You are viewing a plain text version of this content. The canonical link for it is here.
Posted to dev@bigtop.apache.org by "bc Wong (JIRA)" <ji...@apache.org> on 2012/07/10 08:20:36 UTC

[jira] [Commented] (BIGTOP-635) Implement a cluster-abstraction, discovery and manipulation framework for iTest

    [ https://issues.apache.org/jira/browse/BIGTOP-635?page=com.atlassian.jira.plugin.system.issuetabpanels:comment-tabpanel&focusedCommentId=13410082#comment-13410082 ] 

bc Wong commented on BIGTOP-635:
--------------------------------

Thanks for the progress update, Sujay!

Have you thought about how to model the rest? It's a bit hard to comment on the current design without knowing your overall plan.
* A cluster has hosts. Perhaps the API should expose that?
** Hosts have properties, like rack assignment. You may want to consider exposing those as well.
* A cluster has services, like HDFS, MR, HBase, ZK, etc.
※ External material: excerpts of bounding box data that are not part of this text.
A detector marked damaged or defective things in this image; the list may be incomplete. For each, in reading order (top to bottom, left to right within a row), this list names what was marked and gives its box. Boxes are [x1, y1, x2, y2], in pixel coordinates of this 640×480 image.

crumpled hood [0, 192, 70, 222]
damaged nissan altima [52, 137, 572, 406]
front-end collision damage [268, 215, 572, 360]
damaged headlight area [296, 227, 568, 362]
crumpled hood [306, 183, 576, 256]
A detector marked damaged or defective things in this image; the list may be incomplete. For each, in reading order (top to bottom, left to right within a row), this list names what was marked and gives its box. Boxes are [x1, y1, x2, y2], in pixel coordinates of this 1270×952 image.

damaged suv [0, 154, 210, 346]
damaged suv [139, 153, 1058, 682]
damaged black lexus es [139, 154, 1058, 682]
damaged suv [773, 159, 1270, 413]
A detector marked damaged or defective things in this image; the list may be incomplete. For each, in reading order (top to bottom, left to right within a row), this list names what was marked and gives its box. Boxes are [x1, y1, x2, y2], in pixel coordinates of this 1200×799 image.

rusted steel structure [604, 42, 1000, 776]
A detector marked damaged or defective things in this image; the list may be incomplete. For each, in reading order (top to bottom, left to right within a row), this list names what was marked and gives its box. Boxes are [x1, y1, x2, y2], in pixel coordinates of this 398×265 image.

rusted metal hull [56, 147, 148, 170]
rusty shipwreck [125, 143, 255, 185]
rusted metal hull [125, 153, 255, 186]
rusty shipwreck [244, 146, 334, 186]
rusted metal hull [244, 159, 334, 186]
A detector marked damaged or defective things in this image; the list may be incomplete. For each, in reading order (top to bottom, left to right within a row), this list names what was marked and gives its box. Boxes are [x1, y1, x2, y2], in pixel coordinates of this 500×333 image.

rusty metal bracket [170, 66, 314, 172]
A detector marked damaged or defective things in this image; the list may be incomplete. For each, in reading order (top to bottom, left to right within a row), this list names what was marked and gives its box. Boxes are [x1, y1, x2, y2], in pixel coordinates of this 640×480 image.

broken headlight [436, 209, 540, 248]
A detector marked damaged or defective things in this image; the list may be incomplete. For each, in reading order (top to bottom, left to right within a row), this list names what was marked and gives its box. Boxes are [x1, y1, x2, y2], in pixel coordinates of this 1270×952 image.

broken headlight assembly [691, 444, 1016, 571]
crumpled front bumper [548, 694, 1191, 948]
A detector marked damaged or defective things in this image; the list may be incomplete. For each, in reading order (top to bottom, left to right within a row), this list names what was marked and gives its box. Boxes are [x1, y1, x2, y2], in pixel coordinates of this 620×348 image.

How does the API let callers discover them?
* A service has daemons (NN, DN, etc.) Should each shim expose what daemons have been setup and where they're running?
* A service also has other properties and operations:
*# Configuration, like `fs.defaultFS'. Probably useful for tests to know, and to change.
*# Run state, like started/stopped.
*# Commands, like start/stop/restart.
* A daemon has its own:
*# Configuration, like `hadoop.security.authentication'. For example, tests would probably need to set this for any Kerberos testing.
*# Run state. Useful for testing failover.
*# Commands, like start/stop/restart, decommission.
* Currently, you're modelling a daemon instance by a (daemon_type, hostname) tuple. I'd promote it to be an interface class, because daemons seem more complex than that.

It's useful for me to think in concrete terms. For example, to test things that breaks after you turn on HA (like HIVE-3056), you probably need the capability to:
# Make configuration change, to turn on HA in the middle of the test.
# Trigger commands, which is restart in this case. You already have that.
# Query the run state, to assert that other components are still running. Specific service-level tests are even better.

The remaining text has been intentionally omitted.